=== Exercise text ===
----------------------------------------
Hi,
When using the /cycacc=1/ option the cycle-counting threshold (setting the minimum gap between cycle packets) is set to a default of 256, which is very high and gives poor cycle resolution. Cores can manage far better than this (single digits, if not 1).
The threshold can be set lower via sysfs, but it's capped by an ID register which has a (CPU-specific) minimum possible value. Unfortunately on some widely used cores this ID register incorrectly reports 0x100 i.e. 256. The intended value for these cores is 0b100 i.e. 4.
The default threshold is rather high and means we don't get as much value out of this feature as we could. In fact, we typically get timestamp packets more often than we get cycle count packets (timestamp packets also have cycle counts, but take up more space in the trace, so it's not the best way to get high resolution cycle counting).
----------------------------------------
=== Extracted material ===
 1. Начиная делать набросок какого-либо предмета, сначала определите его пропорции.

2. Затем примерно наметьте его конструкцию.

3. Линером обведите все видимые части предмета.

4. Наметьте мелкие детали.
----------------------------------------
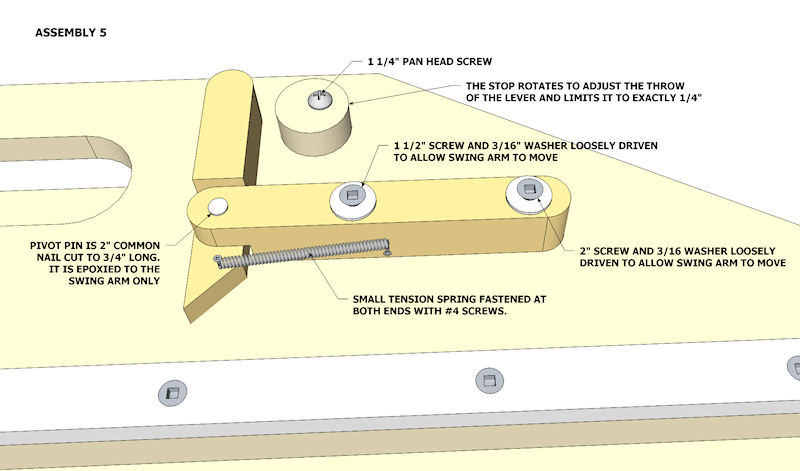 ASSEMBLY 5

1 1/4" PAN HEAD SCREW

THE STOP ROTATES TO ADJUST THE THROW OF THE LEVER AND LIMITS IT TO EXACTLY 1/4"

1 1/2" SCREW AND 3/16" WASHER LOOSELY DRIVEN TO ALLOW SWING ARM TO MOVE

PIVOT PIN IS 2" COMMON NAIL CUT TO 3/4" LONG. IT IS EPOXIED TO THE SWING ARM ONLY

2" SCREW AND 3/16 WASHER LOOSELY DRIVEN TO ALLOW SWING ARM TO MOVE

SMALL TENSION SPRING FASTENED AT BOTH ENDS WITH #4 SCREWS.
----------------------------------------
=== Tasks and exercises ===
(a) Reproduce word for word the part of the cycle-counting post that opens with the words containing "The default threshold" and closes with "resolution cycle counting).".
(b) According to the cycle-counting post, what is the intended value of the ID register on the affected cores?
The listing is separate material and is not part of the post on the cycle-counting threshold.

=== Outputs by task ===
(a)
The default threshold is rather high and means we don't get as much value out of this feature as we could. In fact, we typically get timestamp packets more often than we get cycle count packets (timestamp packets also have cycle counts, but take up more space in the trace, so it's not the best way to get high resolution cycle counting).

(b) 0b100, which is 4.